TASK GOAL: Below are some records; return each one exactly as written.

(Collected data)
- - -

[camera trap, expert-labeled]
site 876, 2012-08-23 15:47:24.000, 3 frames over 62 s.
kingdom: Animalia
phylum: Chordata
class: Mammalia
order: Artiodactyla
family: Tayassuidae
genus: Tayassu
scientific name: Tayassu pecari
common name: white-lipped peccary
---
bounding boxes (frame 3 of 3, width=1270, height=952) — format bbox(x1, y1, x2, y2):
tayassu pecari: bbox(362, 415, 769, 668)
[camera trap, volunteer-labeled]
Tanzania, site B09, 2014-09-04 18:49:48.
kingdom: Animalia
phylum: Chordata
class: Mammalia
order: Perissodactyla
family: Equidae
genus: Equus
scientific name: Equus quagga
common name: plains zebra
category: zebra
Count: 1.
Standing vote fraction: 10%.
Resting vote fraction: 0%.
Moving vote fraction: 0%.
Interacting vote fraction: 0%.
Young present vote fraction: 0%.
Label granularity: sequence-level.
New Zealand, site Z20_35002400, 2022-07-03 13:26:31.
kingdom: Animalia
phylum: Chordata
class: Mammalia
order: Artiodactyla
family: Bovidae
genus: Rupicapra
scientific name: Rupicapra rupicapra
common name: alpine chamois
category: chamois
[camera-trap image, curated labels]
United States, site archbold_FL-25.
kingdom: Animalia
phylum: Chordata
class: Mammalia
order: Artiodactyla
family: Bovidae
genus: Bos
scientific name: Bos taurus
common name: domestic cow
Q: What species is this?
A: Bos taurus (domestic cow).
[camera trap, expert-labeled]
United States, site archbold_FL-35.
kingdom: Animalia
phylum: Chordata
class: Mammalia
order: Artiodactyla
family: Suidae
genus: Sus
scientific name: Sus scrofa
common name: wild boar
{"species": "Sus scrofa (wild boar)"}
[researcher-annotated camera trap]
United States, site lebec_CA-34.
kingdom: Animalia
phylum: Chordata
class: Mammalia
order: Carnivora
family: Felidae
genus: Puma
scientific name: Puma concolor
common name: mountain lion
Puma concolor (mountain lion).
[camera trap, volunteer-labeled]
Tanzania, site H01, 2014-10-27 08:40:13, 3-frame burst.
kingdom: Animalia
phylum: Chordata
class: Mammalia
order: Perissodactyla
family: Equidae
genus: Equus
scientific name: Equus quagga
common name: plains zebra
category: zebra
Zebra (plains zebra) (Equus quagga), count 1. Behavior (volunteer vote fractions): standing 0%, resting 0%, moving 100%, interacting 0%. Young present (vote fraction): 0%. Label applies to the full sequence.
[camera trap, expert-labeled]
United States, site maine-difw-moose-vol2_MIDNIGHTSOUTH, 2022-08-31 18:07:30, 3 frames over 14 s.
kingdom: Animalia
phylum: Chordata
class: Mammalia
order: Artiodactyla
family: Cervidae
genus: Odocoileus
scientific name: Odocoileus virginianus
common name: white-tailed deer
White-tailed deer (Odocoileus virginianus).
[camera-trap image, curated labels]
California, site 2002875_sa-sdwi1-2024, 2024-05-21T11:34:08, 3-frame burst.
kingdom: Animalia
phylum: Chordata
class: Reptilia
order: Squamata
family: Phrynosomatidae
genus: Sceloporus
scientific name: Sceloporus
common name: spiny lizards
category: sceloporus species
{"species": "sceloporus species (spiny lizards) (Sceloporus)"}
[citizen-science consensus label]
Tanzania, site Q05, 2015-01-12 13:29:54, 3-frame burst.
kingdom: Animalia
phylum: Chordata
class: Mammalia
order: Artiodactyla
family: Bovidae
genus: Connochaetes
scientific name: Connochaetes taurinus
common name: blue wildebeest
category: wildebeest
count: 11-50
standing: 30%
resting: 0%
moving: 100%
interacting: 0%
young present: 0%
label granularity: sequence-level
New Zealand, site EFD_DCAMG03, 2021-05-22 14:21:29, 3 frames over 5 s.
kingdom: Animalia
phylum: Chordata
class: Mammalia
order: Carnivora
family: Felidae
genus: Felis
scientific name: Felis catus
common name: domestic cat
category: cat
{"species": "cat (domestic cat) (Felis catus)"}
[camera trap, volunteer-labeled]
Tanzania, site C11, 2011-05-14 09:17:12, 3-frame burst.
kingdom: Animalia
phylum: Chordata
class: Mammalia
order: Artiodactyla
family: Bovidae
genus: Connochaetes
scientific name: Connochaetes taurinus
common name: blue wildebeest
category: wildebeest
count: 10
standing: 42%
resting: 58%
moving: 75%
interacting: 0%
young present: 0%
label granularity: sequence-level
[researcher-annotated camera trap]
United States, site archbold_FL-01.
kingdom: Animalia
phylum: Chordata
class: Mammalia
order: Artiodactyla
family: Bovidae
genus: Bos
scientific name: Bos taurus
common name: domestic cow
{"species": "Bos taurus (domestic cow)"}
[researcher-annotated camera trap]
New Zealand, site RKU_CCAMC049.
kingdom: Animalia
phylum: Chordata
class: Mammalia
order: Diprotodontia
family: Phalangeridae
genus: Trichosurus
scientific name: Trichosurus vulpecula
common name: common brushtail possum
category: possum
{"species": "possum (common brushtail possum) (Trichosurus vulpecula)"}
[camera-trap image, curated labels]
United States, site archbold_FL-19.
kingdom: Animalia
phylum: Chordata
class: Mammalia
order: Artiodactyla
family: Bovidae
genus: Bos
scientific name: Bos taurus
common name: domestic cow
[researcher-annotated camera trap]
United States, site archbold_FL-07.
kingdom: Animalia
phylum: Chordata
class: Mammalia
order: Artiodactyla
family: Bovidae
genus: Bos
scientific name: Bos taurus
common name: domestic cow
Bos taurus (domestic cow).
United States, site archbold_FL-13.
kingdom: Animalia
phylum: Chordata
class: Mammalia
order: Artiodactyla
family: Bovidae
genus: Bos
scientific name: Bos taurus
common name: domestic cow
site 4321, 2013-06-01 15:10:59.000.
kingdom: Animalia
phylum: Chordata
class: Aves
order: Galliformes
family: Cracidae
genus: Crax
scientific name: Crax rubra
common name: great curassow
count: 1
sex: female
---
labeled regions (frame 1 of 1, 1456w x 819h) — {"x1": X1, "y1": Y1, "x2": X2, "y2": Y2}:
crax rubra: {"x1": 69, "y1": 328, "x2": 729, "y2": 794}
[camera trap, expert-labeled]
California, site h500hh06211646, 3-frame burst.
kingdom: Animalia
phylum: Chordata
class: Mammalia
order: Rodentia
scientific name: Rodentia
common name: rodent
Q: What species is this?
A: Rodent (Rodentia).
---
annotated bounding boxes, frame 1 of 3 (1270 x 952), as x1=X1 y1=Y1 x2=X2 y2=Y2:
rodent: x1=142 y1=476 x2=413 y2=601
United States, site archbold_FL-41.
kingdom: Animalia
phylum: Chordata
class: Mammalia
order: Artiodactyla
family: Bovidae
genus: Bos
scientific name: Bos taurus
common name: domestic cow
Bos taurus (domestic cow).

- - -

THE ANSWER:
[camera trap, expert-labeled]
site 876, 2012-08-23 15:47:24.000, 3 frames over 62 s.
kingdom: Animalia
phylum: Chordata
class: Mammalia
order: Artiodactyla
family: Tayassuidae
genus: Tayassu
scientific name: Tayassu pecari
common name: white-lipped peccary
---
bounding boxes (frame 3 of 3, width=1270, height=952) — format bbox(x1, y1, x2, y2):
tayassu pecari: bbox(362, 415, 769, 668)
[camera trap, volunteer-labeled]
Tanzania, site B09, 2014-09-04 18:49:48.
kingdom: Animalia
phylum: Chordata
class: Mammalia
order: Perissodactyla
family: Equidae
genus: Equus
scientific name: Equus quagga
common name: plains zebra
category: zebra
Count: 1.
Standing vote fraction: 10%.
Resting vote fraction: 0%.
Moving vote fraction: 0%.
Interacting vote fraction: 0%.
Young present vote fraction: 0%.
Label granularity: sequence-level.
New Zealand, site Z20_35002400, 2022-07-03 13:26:31.
kingdom: Animalia
phylum: Chordata
class: Mammalia
order: Artiodactyla
family: Bovidae
genus: Rupicapra
scientific name: Rupicapra rupicapra
common name: alpine chamois
category: chamois
[camera-trap image, curated labels]
United States, site archbold_FL-25.
kingdom: Animalia
phylum: Chordata
class: Mammalia
order: Artiodactyla
family: Bovidae
genus: Bos
scientific name: Bos taurus
common name: domestic cow
Q: What species is this?
A: Bos taurus (domestic cow).
[camera trap, expert-labeled]
United States, site archbold_FL-35.
kingdom: Animalia
phylum: Chordata
class: Mammalia
order: Artiodactyla
family: Suidae
genus: Sus
scientific name: Sus scrofa
common name: wild boar
{"species": "Sus scrofa (wild boar)"}
[researcher-annotated camera trap]
United States, site lebec_CA-34.
kingdom: Animalia
phylum: Chordata
class: Mammalia
order: Carnivora
family: Felidae
genus: Puma
scientific name: Puma concolor
common name: mountain lion
Puma concolor (mountain lion).
[camera trap, volunteer-labeled]
Tanzania, site H01, 2014-10-27 08:40:13, 3-frame burst.
kingdom: Animalia
phylum: Chordata
class: Mammalia
order: Perissodactyla
family: Equidae
genus: Equus
scientific name: Equus quagga
common name: plains zebra
category: zebra
Zebra (plains zebra) (Equus quagga), count 1. Behavior (volunteer vote fractions): standing 0%, resting 0%, moving 100%, interacting 0%. Young present (vote fraction): 0%. Label applies to the full sequence.
[camera trap, expert-labeled]
United States, site maine-difw-moose-vol2_MIDNIGHTSOUTH, 2022-08-31 18:07:30, 3 frames over 14 s.
kingdom: Animalia
phylum: Chordata
class: Mammalia
order: Artiodactyla
family: Cervidae
genus: Odocoileus
scientific name: Odocoileus virginianus
common name: white-tailed deer
White-tailed deer (Odocoileus virginianus).
[camera-trap image, curated labels]
California, site 2002875_sa-sdwi1-2024, 2024-05-21T11:34:08, 3-frame burst.
kingdom: Animalia
phylum: Chordata
class: Reptilia
order: Squamata
family: Phrynosomatidae
genus: Sceloporus
scientific name: Sceloporus
common name: spiny lizards
category: sceloporus species
{"species": "sceloporus species (spiny lizards) (Sceloporus)"}
[citizen-science consensus label]
Tanzania, site Q05, 2015-01-12 13:29:54, 3-frame burst.
kingdom: Animalia
phylum: Chordata
class: Mammalia
order: Artiodactyla
family: Bovidae
genus: Connochaetes
scientific name: Connochaetes taurinus
common name: blue wildebeest
category: wildebeest
count: 11-50
standing: 30%
resting: 0%
moving: 100%
interacting: 0%
young present: 0%
label granularity: sequence-level
New Zealand, site EFD_DCAMG03, 2021-05-22 14:21:29, 3 frames over 5 s.
kingdom: Animalia
phylum: Chordata
class: Mammalia
order: Carnivora
family: Felidae
genus: Felis
scientific name: Felis catus
common name: domestic cat
category: cat
{"species": "cat (domestic cat) (Felis catus)"}
[camera trap, volunteer-labeled]
Tanzania, site C11, 2011-05-14 09:17:12, 3-frame burst.
kingdom: Animalia
phylum: Chordata
class: Mammalia
order: Artiodactyla
family: Bovidae
genus: Connochaetes
scientific name: Connochaetes taurinus
common name: blue wildebeest
category: wildebeest
count: 10
standing: 42%
resting: 58%
moving: 75%
interacting: 0%
young present: 0%
label granularity: sequence-level
[researcher-annotated camera trap]
United States, site archbold_FL-01.
kingdom: Animalia
phylum: Chordata
class: Mammalia
order: Artiodactyla
family: Bovidae
genus: Bos
scientific name: Bos taurus
common name: domestic cow
{"species": "Bos taurus (domestic cow)"}
[researcher-annotated camera trap]
New Zealand, site RKU_CCAMC049.
kingdom: Animalia
phylum: Chordata
class: Mammalia
order: Diprotodontia
family: Phalangeridae
genus: Trichosurus
scientific name: Trichosurus vulpecula
common name: common brushtail possum
category: possum
{"species": "possum (common brushtail possum) (Trichosurus vulpecula)"}
[camera-trap image, curated labels]
United States, site archbold_FL-19.
kingdom: Animalia
phylum: Chordata
class: Mammalia
order: Artiodactyla
family: Bovidae
genus: Bos
scientific name: Bos taurus
common name: domestic cow
[researcher-annotated camera trap]
United States, site archbold_FL-07.
kingdom: Animalia
phylum: Chordata
class: Mammalia
order: Artiodactyla
family: Bovidae
genus: Bos
scientific name: Bos taurus
common name: domestic cow
Bos taurus (domestic cow).
United States, site archbold_FL-13.
kingdom: Animalia
phylum: Chordata
class: Mammalia
order: Artiodactyla
family: Bovidae
genus: Bos
scientific name: Bos taurus
common name: domestic cow
site 4321, 2013-06-01 15:10:59.000.
kingdom: Animalia
phylum: Chordata
class: Aves
order: Galliformes
family: Cracidae
genus: Crax
scientific name: Crax rubra
common name: great curassow
count: 1
sex: female
---
labeled regions (frame 1 of 1, 1456w x 819h) — {"x1": X1, "y1": Y1, "x2": X2, "y2": Y2}:
crax rubra: {"x1": 69, "y1": 328, "x2": 729, "y2": 794}
[camera trap, expert-labeled]
California, site h500hh06211646, 3-frame burst.
kingdom: Animalia
phylum: Chordata
class: Mammalia
order: Rodentia
scientific name: Rodentia
common name: rodent
Q: What species is this?
A: Rodent (Rodentia).
---
annotated bounding boxes, frame 1 of 3 (1270 x 952), as x1=X1 y1=Y1 x2=X2 y2=Y2:
rodent: x1=142 y1=476 x2=413 y2=601
United States, site archbold_FL-41.
kingdom: Animalia
phylum: Chordata
class: Mammalia
order: Artiodactyla
family: Bovidae
genus: Bos
scientific name: Bos taurus
common name: domestic cow
Bos taurus (domestic cow).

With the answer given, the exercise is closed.